Disadvantages of a C Corporation

The disadvantages of a C Corporation are:

  • The possibility of double taxation. A C corporation pays taxes on its corporate income. Then, if the company disburses dividends to its shareholders, they must pay taxes on their income tax returns. In effect, corporate income can be taxed twice.
  • C corporations require more paperwork than S corporations. They must hold formal shareholder and board meetings each year and maintain accurate minutes of these meetings. The government conducts more oversight over C corporations because of complex tax regulations and the protections provided to shareholders from responsibility for debts and lawsuits.
  • Corporate losses of a C corporation cannot be deducted by the shareholders, unlike with an S corporation.
  • A C corporation usually requires an accountant because the tax forms and regulatory filings for C corporations are complicated. Owners may prefer to spend their time working in their business and selling their products, not filling out endless reports for state and federal government.

Differences Between C and S Corporations

C corporations and S corporations both offer limited liability protection, have shareholders, directors and officers and require the filing of Articles of Incorporation. However, they have differences in tax rules and type of ownership.

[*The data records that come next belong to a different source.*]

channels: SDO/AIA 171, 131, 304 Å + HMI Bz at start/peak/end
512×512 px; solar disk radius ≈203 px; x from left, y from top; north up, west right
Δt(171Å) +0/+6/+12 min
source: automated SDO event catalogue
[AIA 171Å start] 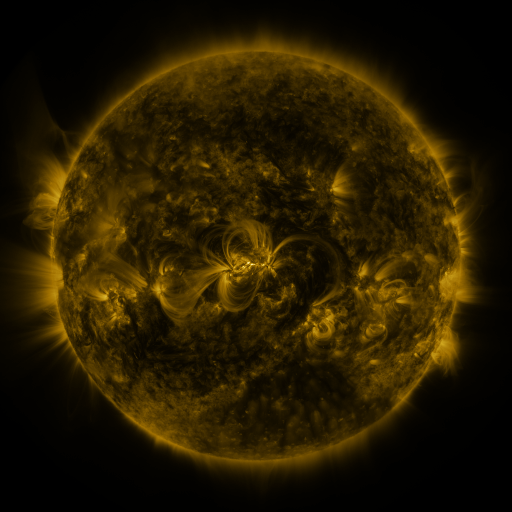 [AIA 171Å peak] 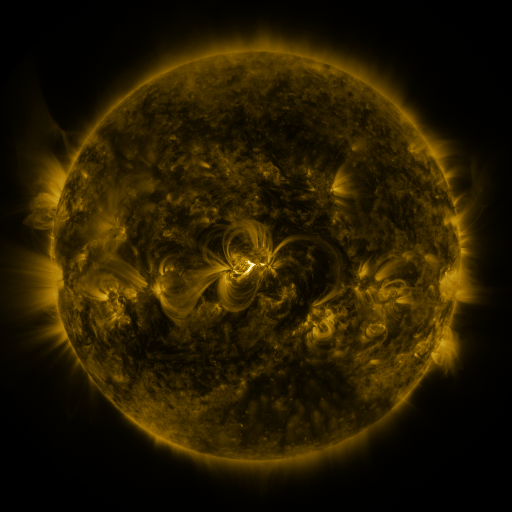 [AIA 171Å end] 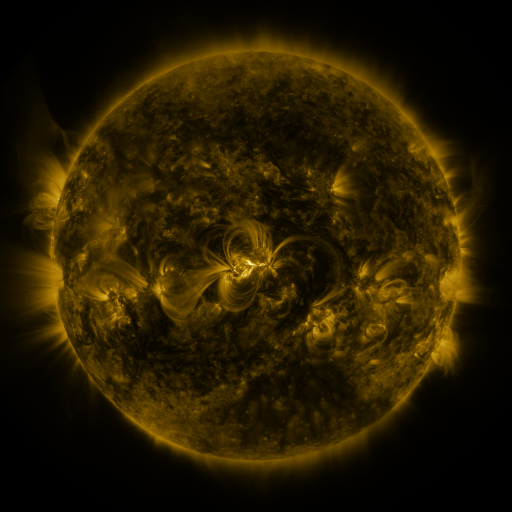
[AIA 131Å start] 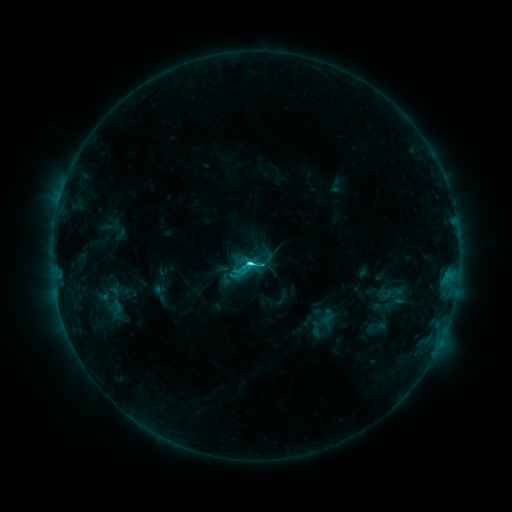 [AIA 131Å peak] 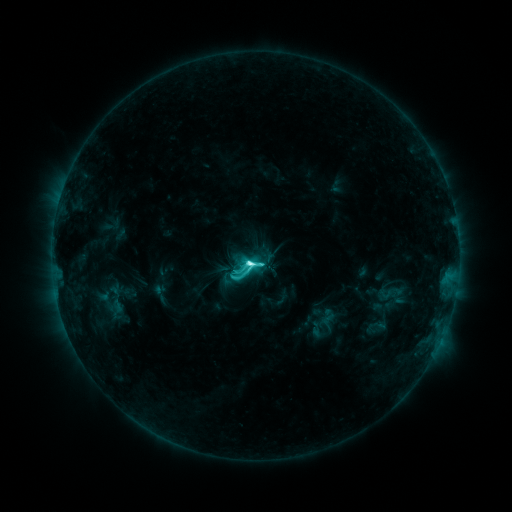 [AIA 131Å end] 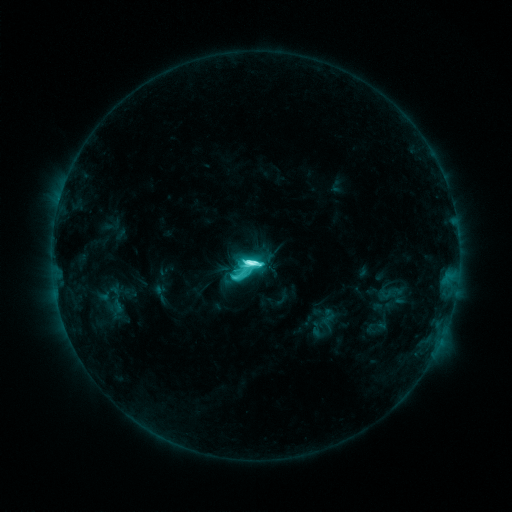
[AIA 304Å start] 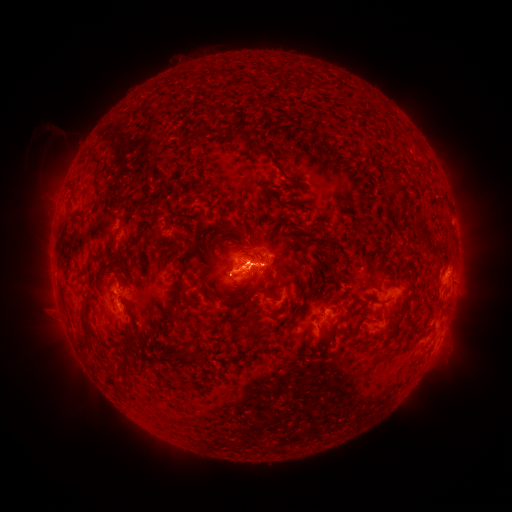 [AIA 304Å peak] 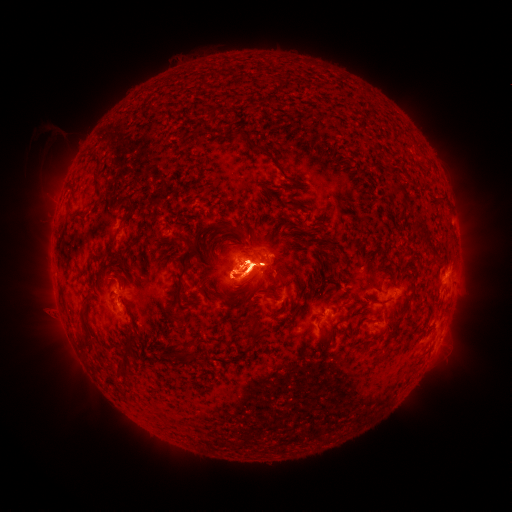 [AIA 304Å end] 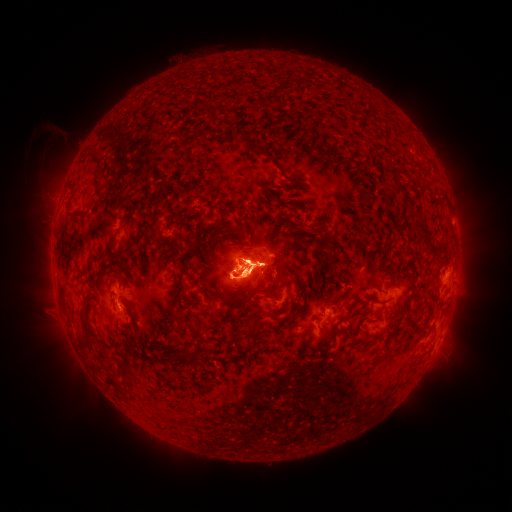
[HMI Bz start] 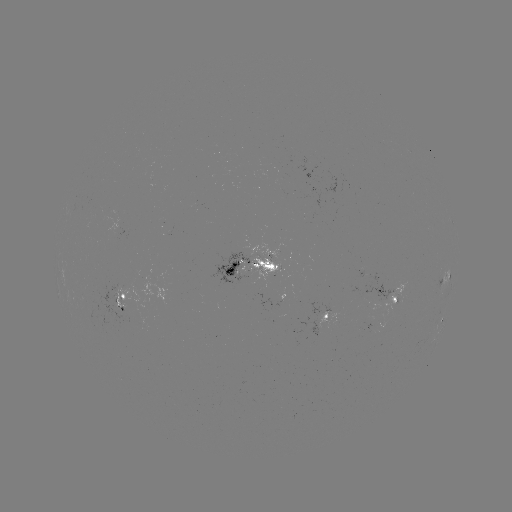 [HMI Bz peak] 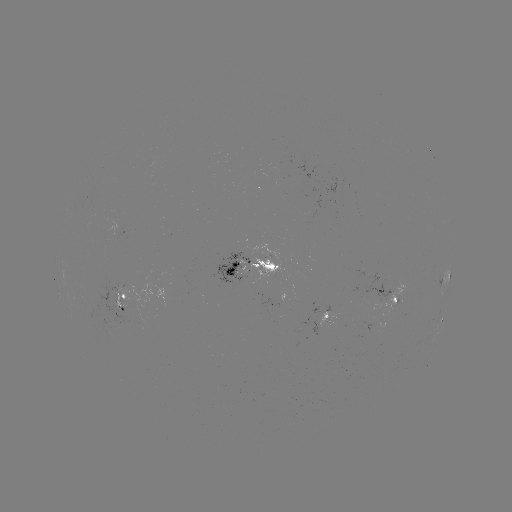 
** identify eruption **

  • An S corporation has only one level of taxation, whereas a C corporation has the possibility of double taxation.
  • An S corporation is limited to 100 shareholders who can only be individuals. A C corporation can have an unlimited number of shareholders of any type including other corporations, partnerships and trusts.
  • An S corporation cannot have multiple classes of stock. A C corporation can have different classes of stock.

How to Establish a C Corporation

The steps to set up a C corporation are:

  1. Decide on the state of incorporation.
  2. Decide on a name and address of the corporation and register with the state.
  3. Write the Articles of Incorporation, shareholder agreement and bylaws.
  4. Decide the number of shares of stock authorized, classes of stock and par value of each share.
  5. Designate a board of directors and officers.
  6. Appoint a registered agent.
  7. Obtain a federal employer identification number from the IRS.

Many new business owners start out with an S corporation and change to a C corporation as their business grows. C corporations have more flexibility in raising capital because they have more shareholders and issue different classes of stock. The major disadvantage of a C corporation – the possibility of double taxation of income – can be offset by increased employee benefits, which are treated as nontaxable income.